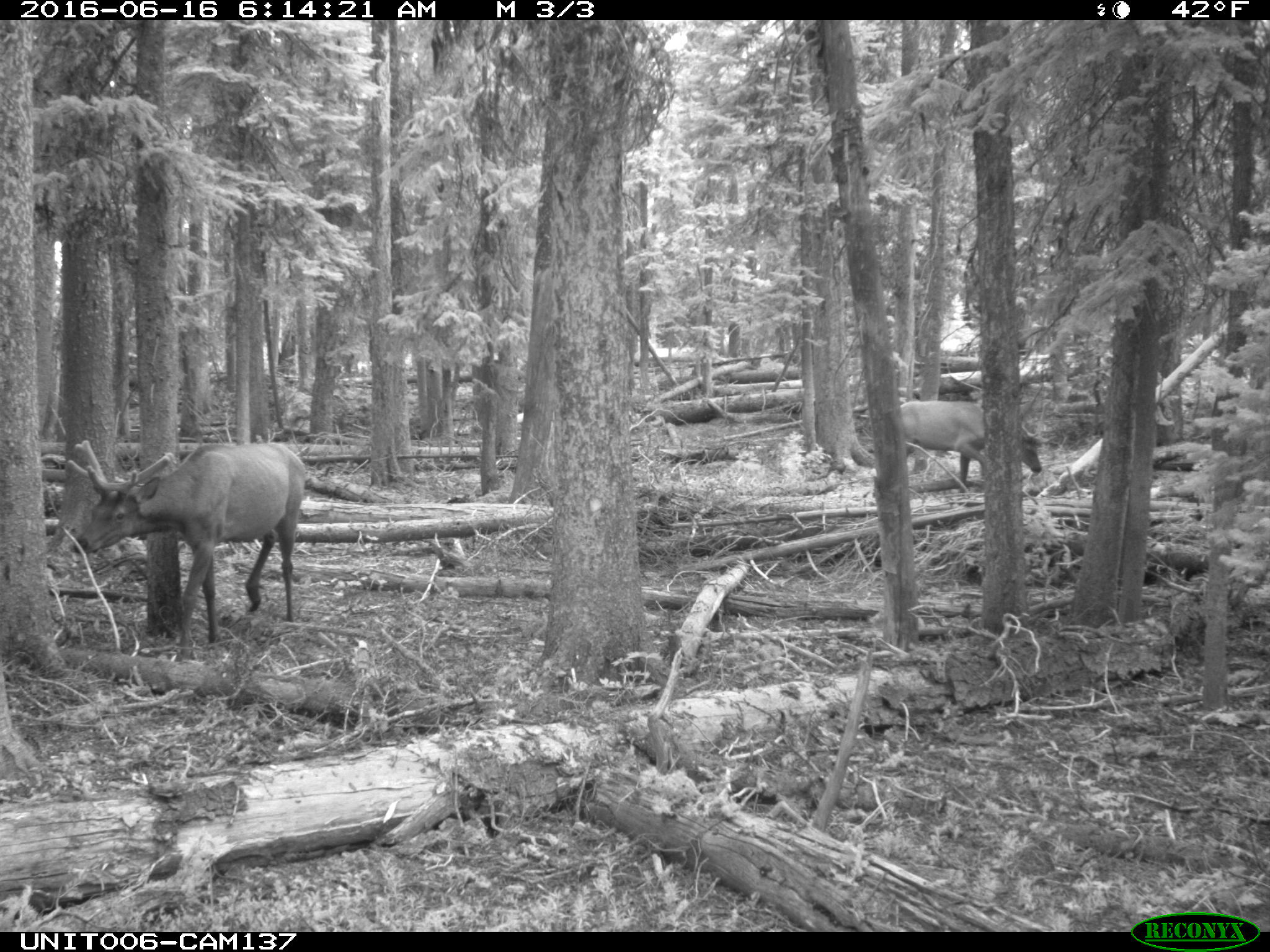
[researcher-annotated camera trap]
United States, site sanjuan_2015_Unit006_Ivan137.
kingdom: Animalia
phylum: Chordata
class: Mammalia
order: Artiodactyla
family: Cervidae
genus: Cervus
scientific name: Cervus elaphus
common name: red deer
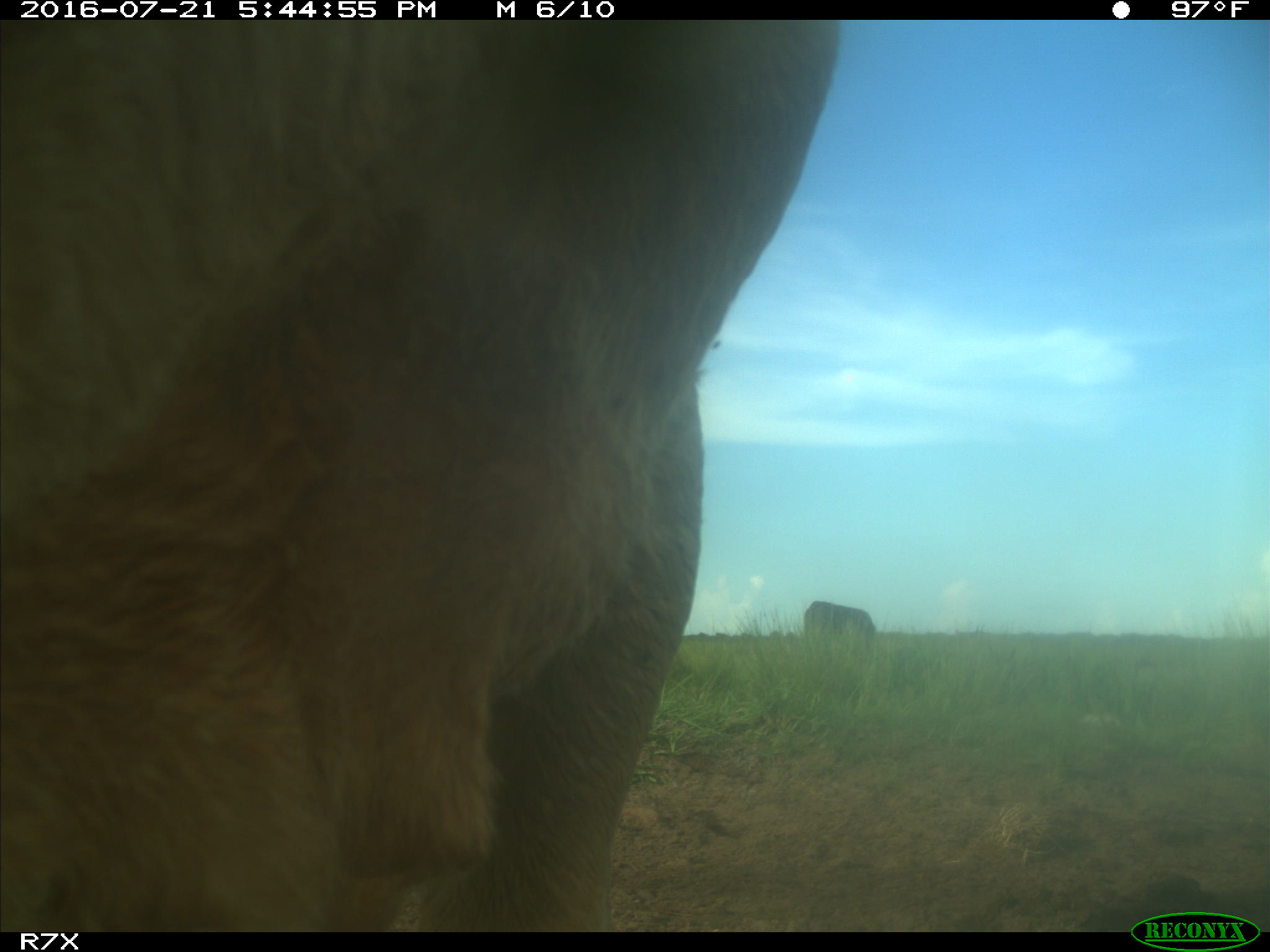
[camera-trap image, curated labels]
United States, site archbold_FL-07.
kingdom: Animalia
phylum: Chordata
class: Mammalia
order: Artiodactyla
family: Bovidae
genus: Bos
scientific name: Bos taurus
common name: domestic cow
Bos taurus (domestic cow).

══════════

• Task brief:
Word for word, print every record, and leave out any picture.

• Result:
[researcher-annotated camera trap]
United States, site sanjuan_2015_Unit006_Ivan137.
kingdom: Animalia
phylum: Chordata
class: Mammalia
order: Artiodactyla
family: Cervidae
genus: Cervus
scientific name: Cervus elaphus
common name: red deer
[camera-trap image, curated labels]
United States, site archbold_FL-07.
kingdom: Animalia
phylum: Chordata
class: Mammalia
order: Artiodactyla
family: Bovidae
genus: Bos
scientific name: Bos taurus
common name: domestic cow
Bos taurus (domestic cow).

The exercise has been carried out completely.